### Fragen zum Material
**a.** Stimmen diese Aussagen mit dem Text zum Markenstreit combit gegen Commit überein? (i) Die Klägerin hat ihren Sitz in Konstanz. (ii) Der e-Store der Beklagten war zur Zeit der beanstandeten Verletzungshandlung nur auf Englisch abrufbar. (iii) Die Beklagte verkauft „Commit CRM" an IT-Dienstleistungsunternehmen. Beantworte jede mit Ja oder Nein und zitiere die entscheidenden Worte des Textes wörtlich.
**b.** Wofür steht die Abkürzung CRM laut dem Text zum Markenstreit combit gegen Commit?
**c.** Schreib den Text zum Markenstreit combit gegen Commit nach seinem letzten Satz weiter.

### Textauszug
◇ ◇ ◇

BGH v. 12.7.2018 - I ZR 74/17

Verwechslungsgefahr zwischen Zeichen im IT-Bereich

Bei der Feststellung der klanglichen Ähnlichkeit spricht der Umstand, dass bei der Aussprache einer mehrsilbigen Klagemarke, nicht aber der angegriffenen Bezeichnung zwischen einzelnen Silben eine Lippenumformung zu erfolgen hat (hier: Übergang von "com-" zu "-bit"), wegen der Möglichkeit der undeutlichen Aussprache für die Ähnlichkeit der Zeichen.

Der Sachverhalt:

Die Klägerin ist ein in Konstanz ansässiges Unternehmen, das sich mit der Entwicklung, Herstellung und Vermarktung von Hard- und Software in der Computerbranche sowie Serviceleistungen und Schulungen hierfür befasst. Sie vertreibt die Software "combit Relationship Manager", "combit CRM Software" und "combit Adress Manager" für Unternehmen jeglicher Branche. Die Klägerin ist u.a. Inhaberin der Unionswortmarke Nr. 001729367 "combit".

Die Beklagte ist ein Unternehmen mit Sitz in Israel, das über seine Homepage weltweit Computerprogramme anbietet. Diese Homepage verfügt über einen "e-Store", der im Zeitpunkt der beanstandeten Verletzungshandlung in deutscher Sprache abrufbar war und über den Produkte zur Lieferung nach Deutschland bestellt werden konnten. Die Beklagte vertreibt zudem eine Professional-Service-Automation-Software mit der Bezeichnung "Commit CRM" an IT-Dienstleistungsunternehmen. CRM ist die Abkürzung für "Customer Relationship Management".

◇ ◇ ◇

### Auszüge der Zeilen
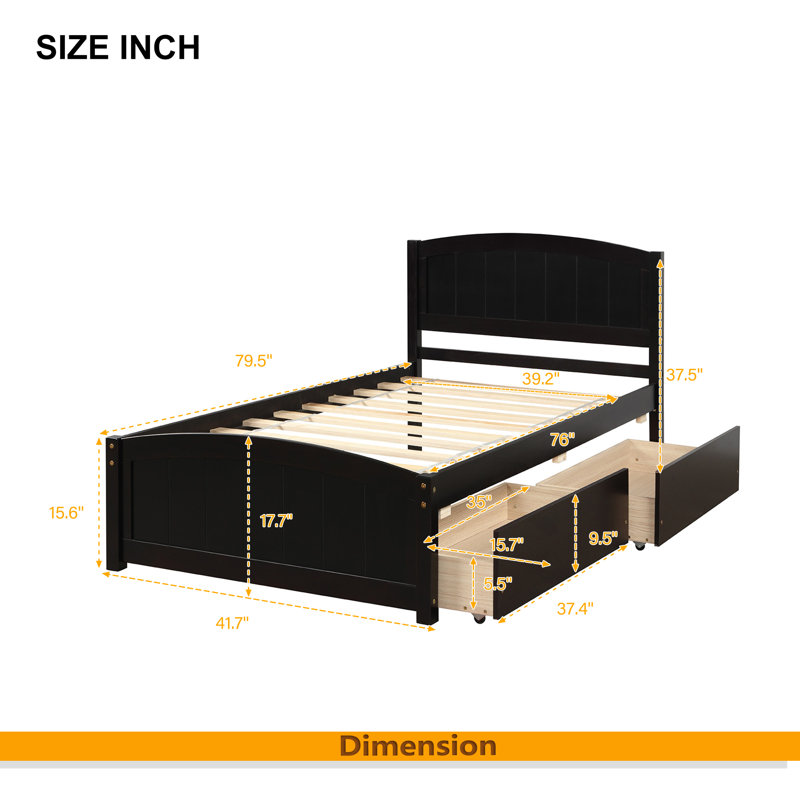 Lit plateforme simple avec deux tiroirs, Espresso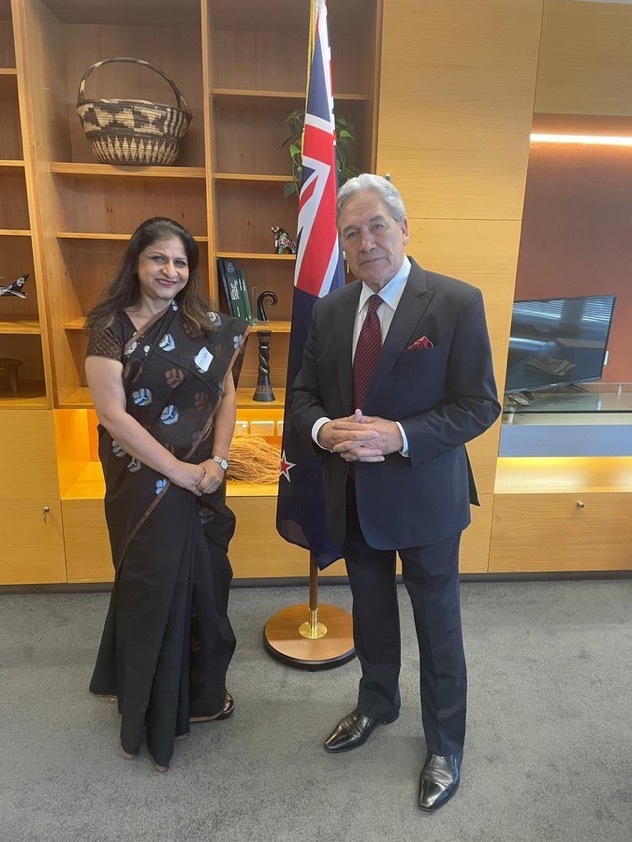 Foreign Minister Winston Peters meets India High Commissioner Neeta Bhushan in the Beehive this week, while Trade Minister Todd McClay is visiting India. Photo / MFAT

◇ ◇ ◇

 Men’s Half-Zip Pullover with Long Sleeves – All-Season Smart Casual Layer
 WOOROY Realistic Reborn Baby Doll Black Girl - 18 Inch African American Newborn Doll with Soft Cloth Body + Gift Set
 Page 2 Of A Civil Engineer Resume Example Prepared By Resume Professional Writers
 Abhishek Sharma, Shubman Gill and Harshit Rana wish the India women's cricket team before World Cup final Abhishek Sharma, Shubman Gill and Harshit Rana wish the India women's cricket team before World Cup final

◇ ◇ ◇

### Antworten je Aufgabe
**a.**
(i) Ja: „Die Klägerin ist ein in Konstanz ansässiges Unternehmen"
(ii) Nein: „der im Zeitpunkt der beanstandeten Verletzungshandlung in deutscher Sprache abrufbar war"
(iii) Ja: „Die Beklagte vertreibt zudem eine Professional-Service-Automation-Software mit der Bezeichnung "Commit CRM" an IT-Dienstleistungsunternehmen."

**b.** Für „Customer Relationship Management".

**c.**
Die Klägerin hielt die Bezeichnung "Commit" für Software für markenverletzend. Sie hat die Beklagte im August 2010 erfolglos abgemahnt. Nach Erhalt der Abmahnung programmierte die Beklagte ihre Homepage so, dass von Deutschland aus die Seite nicht aufgerufen und auch keine Produkte bestellt werden konnten. Daraufhin hat die Klägerin gerichtlich beantragt, die Beklagte unter Androhung der gesetzlich vorgesehenen Ordnungsmittel zu verurteilen, es zu unterlassen, in der EU im geschäftlichen Verkehr ohne Zustimmung der Klägerin die Bezeichnung "Commit" für Software zu verwenden und/oder unter der Bezeichnung Waren anzubieten, in den Verkehr zu bringen und/oder das Zeichen in der Werbung zu benutzen.

Das LG hat der Klage für das Gebiet der Bundesrepublik Deutschland stattgegeben. Auf die Berufung der Klägerin hat das OLG zunächst den EuGH zur Vorabentscheidung angerufen und die Berufung nach dessen Entscheidung zurückgewiesen. Auf die Revision der Klägerin hat der BGH das Berufungsurteil aufgehoben und die Sache zur erneuten Verhandlung und Entscheidung an das OLG zurückverwiesen.

Gründe:

Das Berufungsgericht hat keine Feststellungen dazu getroffen, ob die Klägerin die Klagemarken rechtserhaltend benutzt hatte und ob die angegriffene Verwendung durch die Beklagte markenmäßig erfolgt war. Beides ist mithin für die Revisionsinstanz zugunsten der Klägerin zu unterstellen.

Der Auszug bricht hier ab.